Since smiling causes the brain to release endorphins and other mood-enhancing chemicals, this means that you will feel happier. True, happiness leads to more smiling, but more smiling also leads to more happiness.

 

Smiling Improves Your Relationships
It should be no surprise that those who report feeling the most satisfied in their relationships are those who smile a great deal. Some research involving high school yearbooks has shown that those who smile in their yearbook photos tend to feel as if they have effective relationships and are able to connect with others well.

Researchers surveyed people in their current relationships and then compared their answers with their high school yearbook pictures from several decades ago. The result was that those who reported the most happiness in their relationships also had some of the biggest smiles in their high school photos.

The Smiling, Self-Confident You
People who smile a lot are perceived by others to have greater self-confidence, and self-confidence leads to many good things in life. A high level of self-confidence helps you meet new people, makes you more attractive to prospective employers and helps you recover more quickly after a loss.

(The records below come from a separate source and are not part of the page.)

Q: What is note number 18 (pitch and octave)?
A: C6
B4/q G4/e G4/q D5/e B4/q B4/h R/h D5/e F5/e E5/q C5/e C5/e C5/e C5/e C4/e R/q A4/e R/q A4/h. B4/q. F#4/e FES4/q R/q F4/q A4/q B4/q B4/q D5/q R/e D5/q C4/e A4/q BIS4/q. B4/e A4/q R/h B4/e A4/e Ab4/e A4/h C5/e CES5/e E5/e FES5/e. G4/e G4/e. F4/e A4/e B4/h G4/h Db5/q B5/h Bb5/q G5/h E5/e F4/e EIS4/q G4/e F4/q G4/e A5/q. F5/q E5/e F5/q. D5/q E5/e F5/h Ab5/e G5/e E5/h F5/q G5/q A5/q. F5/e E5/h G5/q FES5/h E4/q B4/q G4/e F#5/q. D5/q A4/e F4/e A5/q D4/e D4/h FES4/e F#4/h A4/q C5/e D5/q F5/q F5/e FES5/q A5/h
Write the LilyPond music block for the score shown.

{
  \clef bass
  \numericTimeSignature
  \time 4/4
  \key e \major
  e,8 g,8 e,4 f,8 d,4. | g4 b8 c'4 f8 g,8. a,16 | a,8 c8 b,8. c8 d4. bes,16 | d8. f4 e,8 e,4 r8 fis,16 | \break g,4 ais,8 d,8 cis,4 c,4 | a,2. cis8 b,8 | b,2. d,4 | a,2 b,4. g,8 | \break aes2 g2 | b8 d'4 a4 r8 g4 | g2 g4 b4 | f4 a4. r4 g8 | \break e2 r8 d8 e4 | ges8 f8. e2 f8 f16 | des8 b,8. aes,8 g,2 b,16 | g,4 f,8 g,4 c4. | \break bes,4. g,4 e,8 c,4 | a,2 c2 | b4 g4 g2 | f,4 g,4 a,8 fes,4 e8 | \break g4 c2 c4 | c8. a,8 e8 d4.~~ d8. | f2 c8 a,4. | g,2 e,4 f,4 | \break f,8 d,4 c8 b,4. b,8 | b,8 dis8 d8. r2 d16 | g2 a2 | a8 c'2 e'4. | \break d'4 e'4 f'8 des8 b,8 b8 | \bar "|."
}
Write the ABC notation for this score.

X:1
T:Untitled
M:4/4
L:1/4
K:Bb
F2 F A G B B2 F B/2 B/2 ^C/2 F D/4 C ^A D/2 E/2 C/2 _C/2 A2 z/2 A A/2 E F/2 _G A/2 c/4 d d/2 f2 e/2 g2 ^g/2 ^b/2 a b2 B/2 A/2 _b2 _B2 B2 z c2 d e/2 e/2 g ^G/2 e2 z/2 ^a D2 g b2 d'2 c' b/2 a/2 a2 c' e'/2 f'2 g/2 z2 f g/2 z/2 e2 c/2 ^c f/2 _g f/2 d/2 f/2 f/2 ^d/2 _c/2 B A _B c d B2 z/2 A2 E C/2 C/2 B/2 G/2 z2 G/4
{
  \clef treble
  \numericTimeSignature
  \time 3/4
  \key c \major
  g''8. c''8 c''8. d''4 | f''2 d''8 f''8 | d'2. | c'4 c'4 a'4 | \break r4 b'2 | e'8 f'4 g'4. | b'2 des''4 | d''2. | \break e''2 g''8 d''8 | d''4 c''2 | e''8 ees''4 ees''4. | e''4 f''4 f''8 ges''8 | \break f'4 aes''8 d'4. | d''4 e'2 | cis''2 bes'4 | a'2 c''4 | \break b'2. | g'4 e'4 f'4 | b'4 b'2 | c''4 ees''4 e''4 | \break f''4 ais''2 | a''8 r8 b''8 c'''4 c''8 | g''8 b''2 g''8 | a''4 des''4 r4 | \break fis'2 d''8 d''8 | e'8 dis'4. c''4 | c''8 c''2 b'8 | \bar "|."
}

If you take good care of your mouth, you will be proud of your healthy smile, and you will show it more. Show that smile more, and you will grow in your self-confidence. At the end of the day, others will definitely take notice.

How to Improve Your Smile
Since smiling leads to so many good things, it is vital to maintain good oral health so that you will want to smile frequently. What can you do to improve your smile and dental health? Experts recommend the following:

Watch Your Diet—Eating too many foods with processed sugars increases your risk of cavities and other dental problems. Your dentist may have also told you that coffee, tea and other beverages can stain your teeth if you are not careful. You do not have to cut out these things entirely, but consuming them in moderation will reduce your odds of cavities and yellowing, both of which make your smile look less than its best.

Brush Regularly—Brushing after every meal is another proven way to improve your smile. Using your tooth brush like your mom told you to will remove germs, bacteria and other enemies of a good smile.

Remember to Floss—Lots of people brush on a regular basis. Fewer people floss as often as they should. Yet flossing is the only way to remove bacteria and germs from certain portions of your mouth. Without flossing, these bacteria and germs will grow and multiply, and you may end up with bleeding gums, cavities and lost teeth. None of those things are conducive to a smile of which you can be proud.

Use Mouthwash—In addition to brushing and flossing, using a good mouthwash will assist you in acquiring the best smile. Mouthwash kills germs you miss when you brush and floss, providing an extra level of smile protection.

• Professional Whitening—Even those who are diligent to care for their smile will find that their teeth get discolored over time. Your dental office can perform professional whitening that will help each tooth look as white as it did the first time it came in to your mouth. A safe, effective whitening procedure is one of the easiest and surest ways to improve your smile.

Regular Dental Checkups—Finally, seeing your dentist regularly will keep your mouth healthy and your smile looking its best. Your dental provider will be able to catch problems before they get serious and harm your smile. Quality dentists also provide a level of care that makes sure your daily routine of brushing and flossing is actually achieving the results you are seeking.

Keep Your Smile Healthy
Good oral health means a healthy smile, which leads to a longer life, a happier disposition and many other benefits. Pay attention to your smile by doing what you can to keep it in good health, and you will reap the rewards.